中島
今回、こういう光と影のパターンをいろいろ見ていただく中で、不思議な現象があります。この光の中に入って歩きながら、自分の影を見てもらいたい。そうすると、自分の影が消えてしまうところがあるんです。全く消えてしまうというところが。少し歩くとまた影が出る。要するに、ピンスポットの光は切られているので、四角い光のつなぎ目に人が立っても、光は人に当たらない。だから影も出ないということになるのです。そういう効果もちょっと体感してもらうとおもしろいかなと思います。普通、光があれば影が消えることはないですよね。もちろん、影の中では影はあまりできませんけれど、光の中で自分の影が消えるというのは、すごくおもしろいことだと思います。

また、プログラム調光で明るさをいろいろ変えています。器具内に入っているのはいわゆるハロゲン電球なのですが、電球は調光で暗くするとだんだん赤みを増していきます。ここに棚瀬さんがつくられている家具の色は、皆同じですよね。同じ色なんですが、調光されているところ、少し陰っているところを見ると、色がだんだん、赤茶けたような感じの色になってくる。
それから、あるシーンでは、電球の照度をかなり落としているので光の色は赤みを帯びているはずなのに、逆に月明かりのような青白っぽい光に感じる瞬間があります。
もう一つは、突然空間の全般照度をゼロにするのですが、あるところだけに、本当にわずかな光を残しています。ゼロにしたときにはほとんど目が見えなくなるのですが、時間が経ってくると、その少しだけ光のあるところがだんだん見えてきます。これは暗順応と言いますが、目が明るさをコントロールしている。そういうところも体験していただけるとおもしろいかなとに思います。
細かいところでは、もっとこうしたいという欲もあるのですが、この時点では一応棚瀬さんもオーケーが出たので(笑)、いいかなと思っています。
真壁
今回の「くらしとあかり」エキシビションの中の一つのキーワードに、暗順応というのがありますね。パーっと明るいのではなくて、むしろ私たちは暗さの中に豊かさが、あるいは暗さの中に安らぎがあるという、そういう仮説をずっと展開してきているように思います。前回の藤本壮介さんの提案は、ある意味ではハイテクのほうですよね。今回は、ローテクとは言わないけれども、オールドテックですよね(笑)。
中島
そうですね、40年前の光ですからね。
真壁
その対比が非常におもしろいなと思います。いま建築の中の、特に住宅の中で建築家がトライしているテーマというのは幾つかあるのですが、ライフスタイルから建築というのはどうつくるかだとか、あるいは風景、あるいは都市との関わりをどういうふうに建築に取り入れるか、住宅に取り入れるかという問題が多々あります。
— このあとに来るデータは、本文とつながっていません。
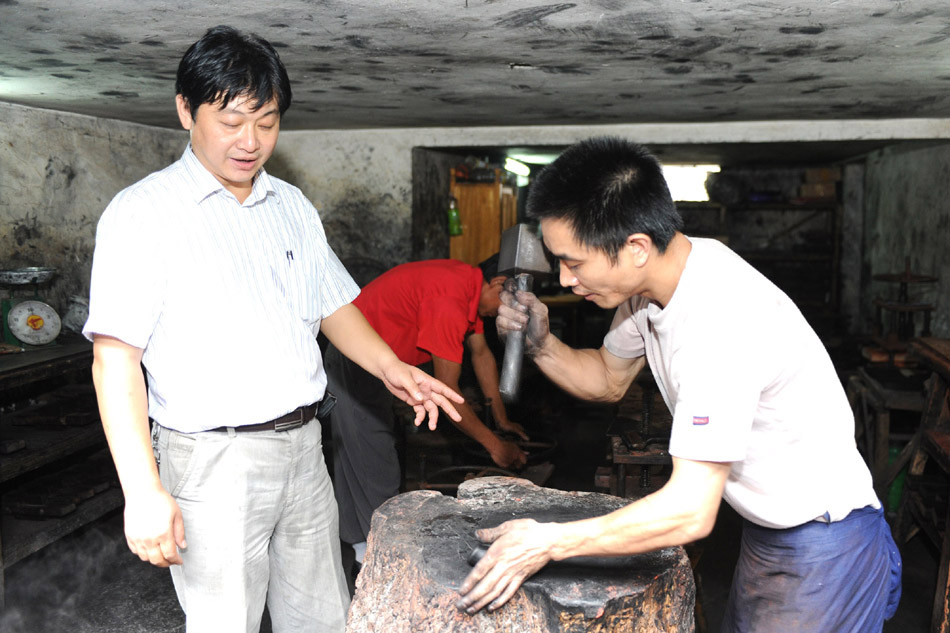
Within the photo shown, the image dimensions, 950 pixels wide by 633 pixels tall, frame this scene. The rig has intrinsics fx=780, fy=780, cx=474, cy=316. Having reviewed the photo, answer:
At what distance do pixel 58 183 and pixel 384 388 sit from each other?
266 centimetres

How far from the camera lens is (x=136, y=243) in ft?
6.20

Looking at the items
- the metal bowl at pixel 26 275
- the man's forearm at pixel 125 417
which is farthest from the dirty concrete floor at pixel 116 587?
the man's forearm at pixel 125 417

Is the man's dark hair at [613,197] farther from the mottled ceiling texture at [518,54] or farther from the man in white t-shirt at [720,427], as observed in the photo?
the mottled ceiling texture at [518,54]

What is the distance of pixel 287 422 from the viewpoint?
7.08 ft

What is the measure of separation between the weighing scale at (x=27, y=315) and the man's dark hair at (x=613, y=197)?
148 inches

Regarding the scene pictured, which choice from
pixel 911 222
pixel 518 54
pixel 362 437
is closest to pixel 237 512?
pixel 362 437

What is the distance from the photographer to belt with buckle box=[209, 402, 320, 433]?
82.0 inches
その中で重要なテーマの一つに、開口部、窓という主題があります。今日のエキシビションを見ると、あかりというものがまだまだやり切れていない、手つかずの分野だなという気がすごくするんですね。住宅におけるあかりとしては、例えば妹島事務所で担当された梅林の家では、棚瀬さんはあかりをどのように考えたのですか。
棚瀬
あれも、つくってみてすごい発見というのはありました。あの家は、すごく薄い壁で仕切っています。開口部がその部屋に対していろいろなところから入ってくるから、部屋毎に光の入り方が違うんです。また、開口部の大きさも違いますから、部屋毎の照度も全然違う。それが隣り合っている。

例えば、ベッドルームに1個穴が開いていて、その隣にダイニングルームがあるのですが、そのダイニングルームはダブルハイトの天井高で、上から光を入れたんです。その光はすごく明るいものだから、ベッドルームからその開口を見ると本当に絵みたいな感じ。距離感が全然ないような感じになりました。
本当にこれはおもしろいなと思いました。それが例えば同じ照度だったりすると、多分、全然見え方が違って、もっと生々しい感じになってしまったと思います。ところが照度が全然違って、開口が薄くて、本当に切り取られているような感じだと、何か二次元の絵みたいで、見えているのだけれど気にならない。すごく変わった距離感がある。それはおもしろかったですね。
あれも多分、照明というかあかりの効果がすごくあったのだと思いますが、まだまだいろいろあるんじゃないかと思います。